Monday, 6 November 2017
Review The Red Lion
The Red Lion
by Patrick Marber
When Saturday Comes
http://www.atgtickets.com/shows/the-red-lion/trafalgar-studios/
TLT's family once dabbled in the beautiful game, before the advent of big money footie, when a teenage schoolboy relative and friends once blithely decided to form a junior league football team.
This momentous moment in soccer's history didn't take place in a pub and, as far as TLT knows, noone involved was a freemason.
However, little did these newcomers know the already fraught atmosphere they were entering: football scouts circling, a notorious opposing team manager taking a swing at the naive father who had taken on the role of manager. After all, who did they think they were? Schoolboy amateurs?!!
This revival of Patrick Marber's 2015 The Red Lion sets the dressing room drama three-hander in the North East where a struggling semi professional team is looking for a saviour.

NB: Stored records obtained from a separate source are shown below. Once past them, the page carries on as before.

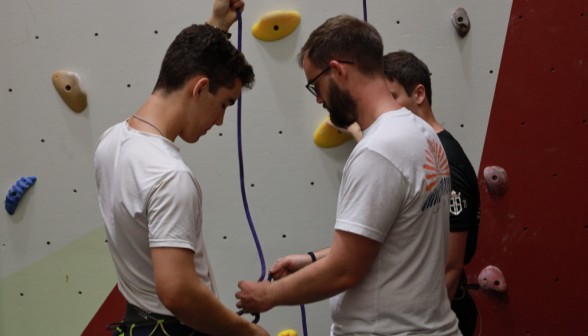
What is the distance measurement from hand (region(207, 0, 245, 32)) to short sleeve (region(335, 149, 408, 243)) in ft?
2.26

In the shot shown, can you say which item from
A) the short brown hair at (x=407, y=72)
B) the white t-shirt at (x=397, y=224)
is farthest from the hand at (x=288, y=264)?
the short brown hair at (x=407, y=72)

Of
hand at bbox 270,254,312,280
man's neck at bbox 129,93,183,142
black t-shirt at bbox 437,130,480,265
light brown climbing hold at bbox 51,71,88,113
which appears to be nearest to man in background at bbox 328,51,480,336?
black t-shirt at bbox 437,130,480,265

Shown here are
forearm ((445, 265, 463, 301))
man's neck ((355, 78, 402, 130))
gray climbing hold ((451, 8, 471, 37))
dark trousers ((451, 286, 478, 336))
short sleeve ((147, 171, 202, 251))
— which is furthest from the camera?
gray climbing hold ((451, 8, 471, 37))

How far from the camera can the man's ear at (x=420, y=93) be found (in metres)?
1.45

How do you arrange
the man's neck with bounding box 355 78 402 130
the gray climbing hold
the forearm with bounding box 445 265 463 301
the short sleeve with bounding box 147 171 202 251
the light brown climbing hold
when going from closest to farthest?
the short sleeve with bounding box 147 171 202 251, the man's neck with bounding box 355 78 402 130, the forearm with bounding box 445 265 463 301, the gray climbing hold, the light brown climbing hold

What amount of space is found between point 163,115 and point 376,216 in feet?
1.75

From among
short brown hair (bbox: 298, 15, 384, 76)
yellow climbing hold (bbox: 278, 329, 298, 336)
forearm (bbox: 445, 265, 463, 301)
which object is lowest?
yellow climbing hold (bbox: 278, 329, 298, 336)

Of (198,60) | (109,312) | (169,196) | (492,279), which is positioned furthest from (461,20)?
(109,312)

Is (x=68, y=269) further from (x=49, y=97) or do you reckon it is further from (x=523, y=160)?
(x=523, y=160)

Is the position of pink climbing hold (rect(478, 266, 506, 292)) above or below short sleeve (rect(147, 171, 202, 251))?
below

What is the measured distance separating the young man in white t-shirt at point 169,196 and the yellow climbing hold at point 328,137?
25.3 inches

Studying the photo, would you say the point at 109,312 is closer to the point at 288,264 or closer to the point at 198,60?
the point at 288,264

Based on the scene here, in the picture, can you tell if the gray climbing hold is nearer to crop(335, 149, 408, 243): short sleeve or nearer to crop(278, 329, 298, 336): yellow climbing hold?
crop(335, 149, 408, 243): short sleeve

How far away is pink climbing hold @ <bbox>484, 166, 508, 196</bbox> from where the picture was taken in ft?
5.56
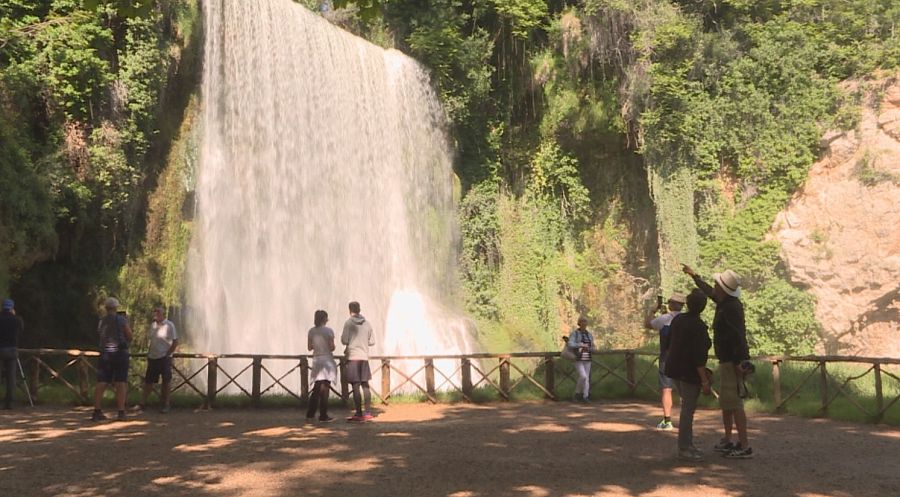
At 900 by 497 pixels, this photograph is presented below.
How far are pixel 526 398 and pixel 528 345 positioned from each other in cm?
1193

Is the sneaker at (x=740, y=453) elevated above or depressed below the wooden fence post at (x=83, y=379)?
below

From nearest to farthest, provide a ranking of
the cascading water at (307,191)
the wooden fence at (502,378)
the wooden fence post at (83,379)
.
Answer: the wooden fence at (502,378)
the wooden fence post at (83,379)
the cascading water at (307,191)

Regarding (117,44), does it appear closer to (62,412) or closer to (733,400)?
(62,412)

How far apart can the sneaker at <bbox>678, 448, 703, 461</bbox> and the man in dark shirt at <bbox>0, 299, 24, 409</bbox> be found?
927cm

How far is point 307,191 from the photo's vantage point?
20969 mm

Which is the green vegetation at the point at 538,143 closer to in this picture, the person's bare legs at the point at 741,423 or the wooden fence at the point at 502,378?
the wooden fence at the point at 502,378

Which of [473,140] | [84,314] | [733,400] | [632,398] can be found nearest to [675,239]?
[473,140]

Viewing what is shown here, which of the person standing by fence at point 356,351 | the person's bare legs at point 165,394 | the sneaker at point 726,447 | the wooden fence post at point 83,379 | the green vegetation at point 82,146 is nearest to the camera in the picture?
the sneaker at point 726,447

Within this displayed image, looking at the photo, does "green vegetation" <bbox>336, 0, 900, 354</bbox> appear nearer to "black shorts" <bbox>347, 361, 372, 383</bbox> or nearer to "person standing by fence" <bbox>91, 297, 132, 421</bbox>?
"black shorts" <bbox>347, 361, 372, 383</bbox>

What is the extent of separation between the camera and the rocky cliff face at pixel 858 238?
22469mm

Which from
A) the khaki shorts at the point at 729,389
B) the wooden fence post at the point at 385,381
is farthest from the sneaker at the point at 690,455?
the wooden fence post at the point at 385,381

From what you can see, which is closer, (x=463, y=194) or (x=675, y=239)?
(x=675, y=239)

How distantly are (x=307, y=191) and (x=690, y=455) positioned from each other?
49.1ft

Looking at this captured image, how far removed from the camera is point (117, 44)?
18312 millimetres
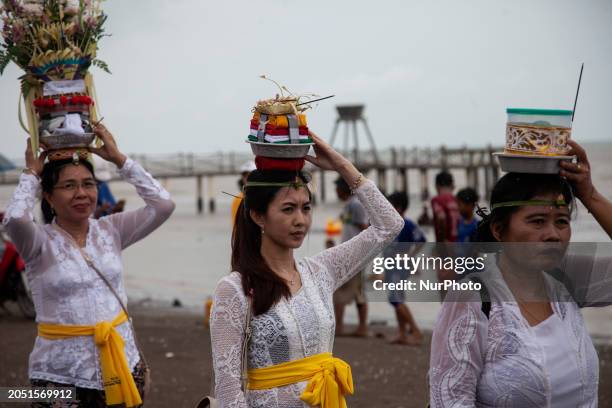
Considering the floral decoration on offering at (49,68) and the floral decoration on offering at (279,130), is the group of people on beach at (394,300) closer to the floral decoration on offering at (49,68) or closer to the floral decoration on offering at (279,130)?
the floral decoration on offering at (279,130)

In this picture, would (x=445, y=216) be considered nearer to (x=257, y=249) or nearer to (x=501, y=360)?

The manager Kidd (Stephen Tompkinson), harassed by money worries after a failed marriage and without a roof over his head, desperately needs success whether on the field or in financial wheelings and dealings beyond the white lines.
In the dressing room, old guard kit man Yates (John Bowler) is not in such a rush, ironing carefully and methodically shirts for the next game, placing them on hangers lined up on the players' hooks, ready for the next game.
In their own ways, they are both waiting for a player who will save the club and bring at least a sprinkling of past glories - if they ever existed.
The Red Lion tries to encapsulate three generations of footballing and British social change seen through the prism of the dressing room.
It harks back to organized football's amateur origins with its Victorian founding fathers through local councils and small-town business involvement when footballers were paid a meagre wage and had no pension to the current global professional marketplace.
TLT remembers thinking during the previous incarnation of the play in 2015 that there was very much a conflation of football and the parliamentary expenses scandal in the play.
Certainly this is a drama which quietly positions itself as a state-of-the-nation, as well as a state-of-the-game play.
Yet Marber never quite finds the right balance between the male sentimentality about the game, delusions of influence with the sport increasingly a by-product of financial transactions and a genuine, potent spiritual love for the game.
This production, originating in at Newcastle Upon Tyne's Live Theatre, doesn't manage quite to overcome what still feels like rather a schematic piece with the themes announced as patently as a linesman's flag going up.
Nevertheless Dean Bone brinngs the right mix of confusion, over optimistic naivety yet guile to the role of rising star Jordan.
Stephen Tompkinson's performance feels slightly over-egged, although TLT can perfectly believe such characters with sneering personality swings do exist.
However in the intimate surroundings of the smaller Trafalgar Studios space, director Max Roberts could have pulled him back a little to allow the later moments of hurt to emerge more fully.
Yates who has gone through the whole gamut as fan, player, manager and what seems at first to be a sinecure as kit man, is probably the best written of the three roles.
John Bowler's grizzled features and deliberate movements, carrying out traditionally female tasks elevated in male eyes by association with the beautiful game, make for a compelling performance.
There's also a nicely-observed grubby white brick set from Patrick Connellan and terrific sound design from Dave Flynn, providing atmosphere and pace between scenes.
It's a flawed play which has its moments and still, of course, has a relevance and resonance as further British scandals emerge.
TLT does wonder whether an expanded version might work on TV but in the meantime it's an amber/green light.